CORRE's Philip Meinholz, PE discusses the findings from his latest study published in Transportation Infrastructure Geotechnology.

GRS Geosynthetic Reinforced Soil
GRS technology consists of closely-spaced layers of geosynthetic reinforcement and compacted granular fill material. GRS has been used for a variety of earthwork applications since the U.S. Forest Service first used it to build walls for roads in steep mountain terrain in the 1970s.

"Seismic Behavior of Geosynthetic-Reinforced Soil (GRS) Bridge Abutments with Concrete Block Facing—an Analytical Study."

In a nutshell, what does this study say (in layman's terms)?

This study describes how finite element modeling and full scale seismic testing have led to the conclusion that GRS (Geosynthetic Reinforced Soil) abutments are a proven strong and viable solution for bridge support in seismically active areas.

What role did you play in this study?

This study compared the finite element model findings to the results of the GRS seismic testing I worked on in 2009 while working at an Army Corps of Engineers research facility in Champaign, Illinois.

What impact do these findings have on future bridge projects in our area?

This study, in addition to the implementation of GRS technology nationwide, has shown that GRS abutments offer a low-cost and robust alternative to conventional bridge abutments.

How can CORRE use these findings?

Having a thorough understanding of the design and construction of GRS bridge abutments will allow us to provide our clients with the information needed to take a GRS bridge project from start to finish.

When did you become interested in geotechnical engineering?

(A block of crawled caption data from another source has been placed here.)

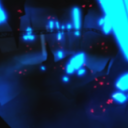 a kaiju paradise roleplay server.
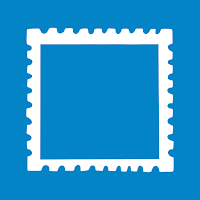 Stamp Puncher - Photo to Stamp
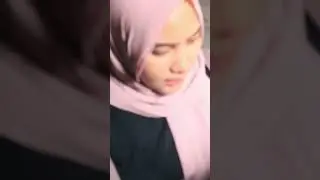 Dagong series. / segeri kampong #lucu #ngakak #filmdaerah #komedi #komedisulawesi
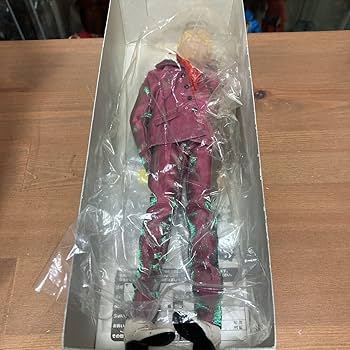 Amazon.co.jp: nsio メディコムトイ RAH リアルアクションヒーローズ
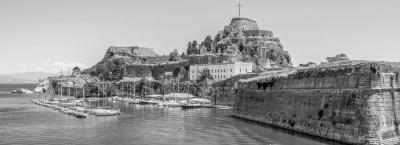 9877710/korfu-adobestock-68521180_1779272187239.jpeg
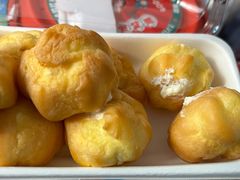-味多美蛋糕(古城店)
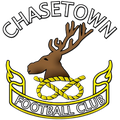 Chasetown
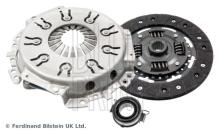 Blue Print ADT330264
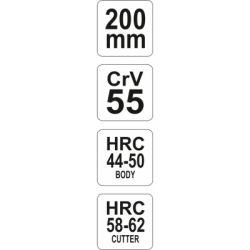 ����������� Yato YT-1946 - �������� 3
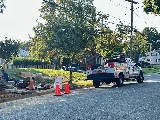 The Pipe Doctor Plumbing & Drain Cleaning Services photo 6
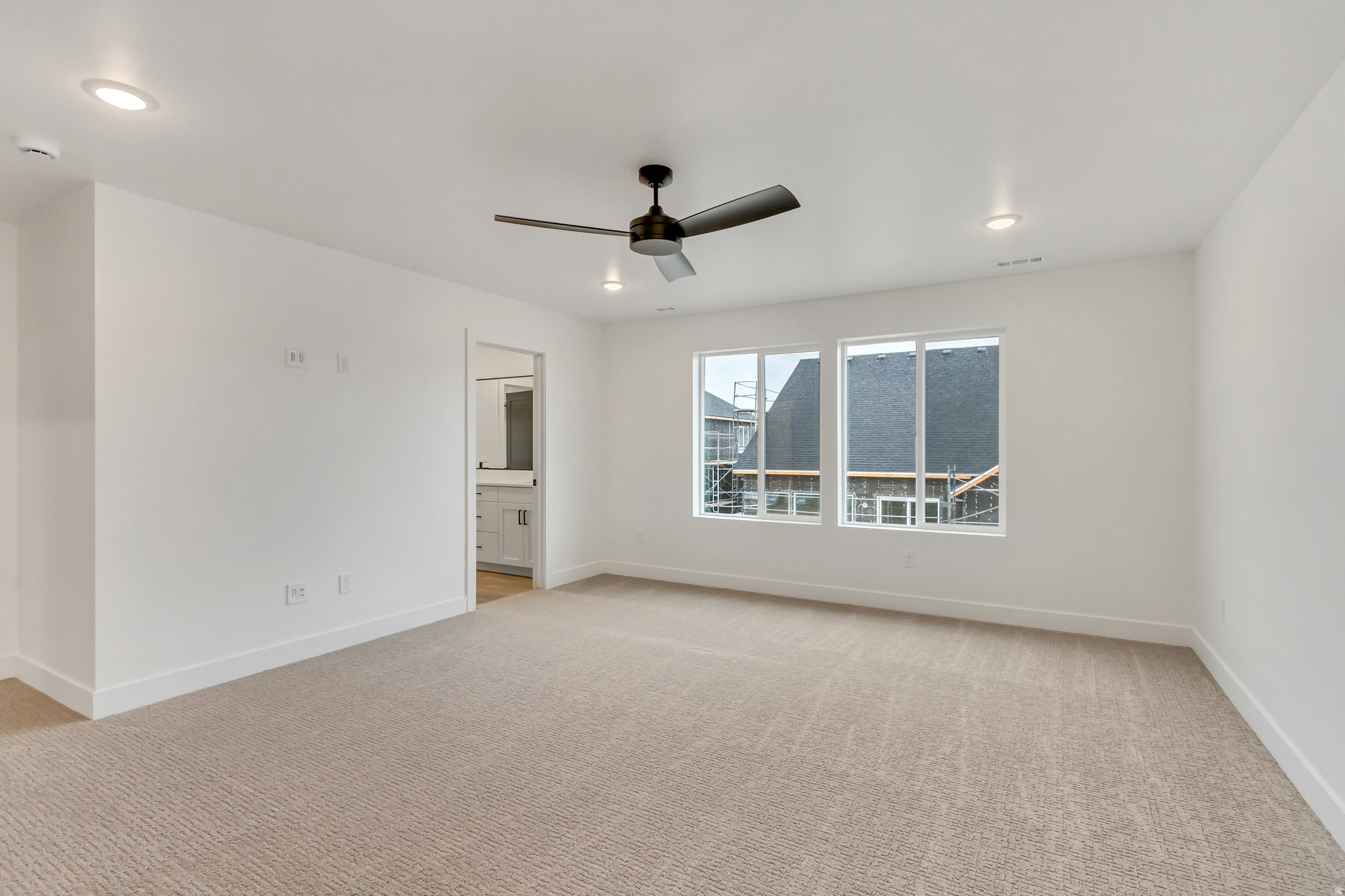 ARROWHEAD RANCH - Residential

During undergraduate coursework I was exposed to ways of using a soils own mass to stabilize itself. I thought some of the concepts were ingenious and I wanted to learn more.

What about yourself might people not know regarding your structural engineering background?

Having a background in carpentry has really helped me be able to visualize the process in which structures are constructed.

Philip Meinholz, PE is a structural engineer for CORRE, Inc. He holds a Master of Science degree in Structural and Geotechnical Engineering from the University of Wisconsin - Milwaukee where he also served as a Research Assistant and Teaching Assistant. He has been featured on the ACOE CERL website for his research on seismic testing of geo-synthetic reinforced bridge abutments, which played into the findings of this latest study.

Ghaderi, R., Helwany, S., Wu, J.T.H. et al. Transp. Infrastruct. Geotech. (2017) 4: 52.